PROBLEM DETAILS
Count how many lines below contain the word "yotpo", then give that number alone.

========

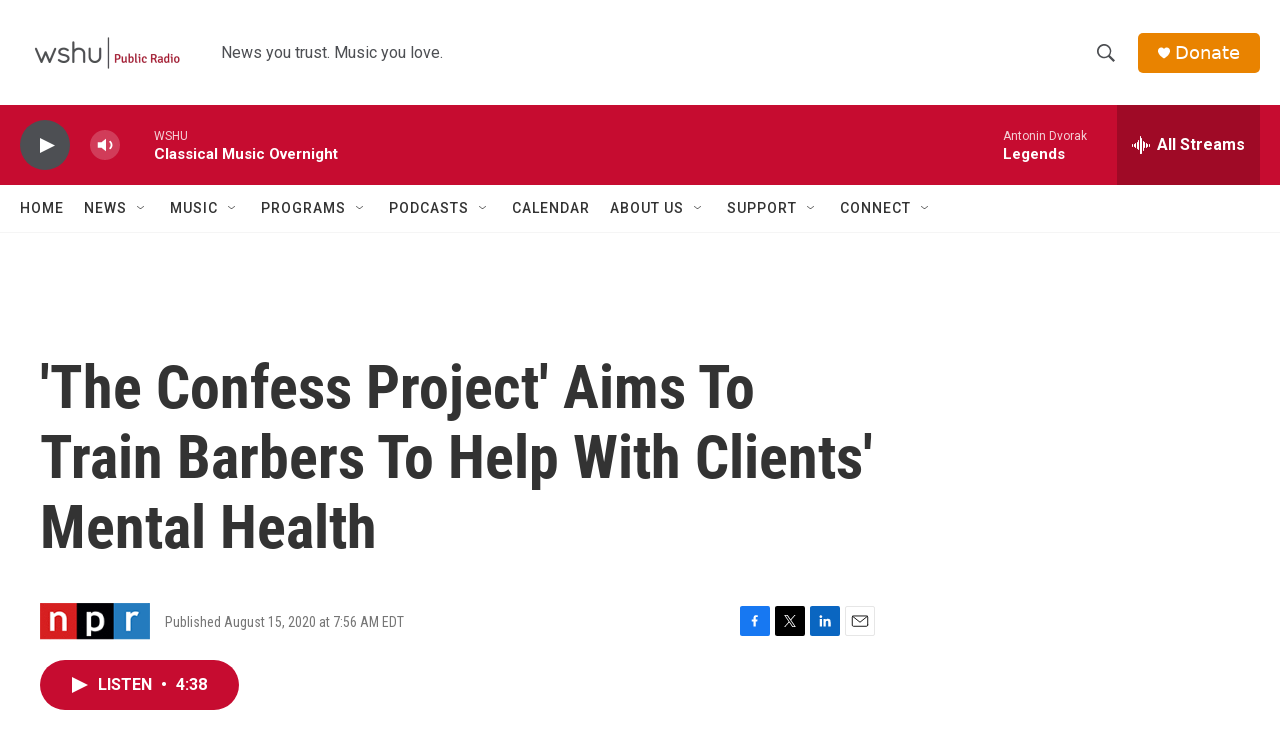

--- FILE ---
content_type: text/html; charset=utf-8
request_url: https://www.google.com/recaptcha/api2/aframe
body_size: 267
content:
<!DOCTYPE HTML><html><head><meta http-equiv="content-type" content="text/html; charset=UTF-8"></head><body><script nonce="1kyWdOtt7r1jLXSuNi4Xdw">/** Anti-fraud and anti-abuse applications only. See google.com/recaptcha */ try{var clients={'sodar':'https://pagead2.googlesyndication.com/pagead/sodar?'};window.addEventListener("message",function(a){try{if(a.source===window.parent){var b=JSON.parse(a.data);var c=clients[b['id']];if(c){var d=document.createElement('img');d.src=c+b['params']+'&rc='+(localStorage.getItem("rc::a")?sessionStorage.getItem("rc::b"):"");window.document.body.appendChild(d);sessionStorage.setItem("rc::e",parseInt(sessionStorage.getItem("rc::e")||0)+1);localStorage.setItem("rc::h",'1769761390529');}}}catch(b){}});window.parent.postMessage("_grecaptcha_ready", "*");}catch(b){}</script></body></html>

========

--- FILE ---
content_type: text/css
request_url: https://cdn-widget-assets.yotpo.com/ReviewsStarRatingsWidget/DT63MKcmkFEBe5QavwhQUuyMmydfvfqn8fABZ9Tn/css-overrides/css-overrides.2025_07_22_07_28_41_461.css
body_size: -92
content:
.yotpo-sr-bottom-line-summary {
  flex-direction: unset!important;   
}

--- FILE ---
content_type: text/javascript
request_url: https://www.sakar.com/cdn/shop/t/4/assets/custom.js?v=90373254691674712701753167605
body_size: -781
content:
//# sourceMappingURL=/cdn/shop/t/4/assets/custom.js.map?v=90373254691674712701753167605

========

REPLY
2